(引用文):
_ _ _ _ _ _ _
研究課題/領域番号 |
16K11261
|
研究機関 | 金沢大学 |
研究代表者 |
小林 顕 金沢大学, 医学系, 講師 (20303274)
|
研究期間 (年度) |
2016-04-01 – 2019-03-31
|
キーワード | DSAEK / DMEK / Endothelial keratoplasty / confocal microscopy |
研究実績の概要 |
本年はDSAEK/DMEK/PDEKにおける新しい挿入器具の開発に成功し、アシコ社から世界において販売を開始した。その器具を使用した実際のDSAEK/DMEKの臨床結果を角膜カンファランス2018(広島)において既に発表した。本器具を使用することにより、DMEK手術時間が有意に短縮し、更に角膜内皮細胞に対する障害性が従来法よりも少なく、内皮細胞温存率が高いことが判明した。これらの新しい知見を、2019年の日本臨床眼科学会総会や米国の最大の臨床眼科学会(American Academy of Ophthalmology Meeting)においても10月に発表を行う予定である。また、これらの結果を角膜専門雑誌であるCORNEAに既に投稿を行い現在査読中である。 また、DMEKにおける上皮を温存する有用性に研究中に気がつき、それについてもOCTと共焦点顕微鏡を用いた新たな研究を開始した。具体的には、術中に角膜上皮を温存したほうが、術後の角膜厚が正常に近く、更に角膜神経が温存されるデータが蓄積されつつある。これらのデータは現在角膜専門雑誌であるCORNEAに既に投稿を行いreviseしている最中である。 また、confocal microscopyを用いた角膜内皮移植後のデータは順調にそろいつつあり、現在、ソフトウェアを用いてデータを解析中である。また、DSAEK/DMEK/DMAEK後の視機能(術後視力、角膜内皮細胞密度、コントラスト感度測定、高次収差)の解析にも着手した。また、動物眼(ウサギ)を用いた角膜内皮移植モデルの作成についても準備か完了し、内皮接着機構の解明に向けてこれから実験を行っていく予定である。
|
現在までの達成度 (区分) |
現在までの達成度 (区分)
_ _ _ _ _ _ _
(データ抜粋):
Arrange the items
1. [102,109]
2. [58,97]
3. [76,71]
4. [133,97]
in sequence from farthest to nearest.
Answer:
_ _ _ _ _ _ _
(課題の要件):
1. 角膜内皮移植の研究概要について、次の問いに答えよ。
(a) 研究機関はどこか。
(b) 新しい挿入器具を世界で販売している会社はどこか。
(c) 角膜内皮移植モデルの作成に用いる動物眼は何の眼か。
2. 角膜内皮移植の研究概要を、最後にある見出し「現在までの達成度 (区分)」の後から書き進めよ。

(課題への解答):
1.
(a) 金沢大学
(b) アシコ社
(c) ウサギ

2.
2: おおむね順調に進展している
理由
DSAEK/DMEK/PDEK患者は順調に増加し、confocal microscopyやOCTを使用したデータもそろいつつある。また、ドナー挿入器具の開発も完了し、現在眼科専門雑誌であるCORNEAに投稿中である。
|
今後の研究の推進方策 |
最終年度の計画としては、実際の臨床において、OCT手術顕微鏡を用いDSAEK/DMEK/DMAEK/PDEKにおける生体観察を計画している。対象はそれぞれ10人のDSAEK後患者、DMEK後患者、DMAEK後患者、PDEK後患者である。これらの患者において、OCT手術顕微鏡を用いて手術を行い、ドナーが接着されるまでの様子を全ての術式について生体観察し、デジタルビデオにて保存する。DSAEK/DMEK/DMAEK/PDEKドナーの前房内での動きを詳細に観察し、内皮細胞への影響、より接着しやすい術式は無いかどうか検討する。また、術終了時に残存する層間水分に対して、角膜マッサージの有効性を検討する。さらに、OCT手術顕微鏡にて観察される残存層間水分の量をフォトショップソフトウェアにて定量化を試みる。これらのデータは世界でも最新のデータである可能性があり、データが揃い次第、臨床系眼科海外雑誌(Ophthalmologyを予定)へ投稿する予定である。
|
次年度使用額が生じた理由 |
最終年度に海外発表が多くなったため、次年度使用額が生じました。また、最終年度に論文作成費用がかかるため、次年度使用額が生じました。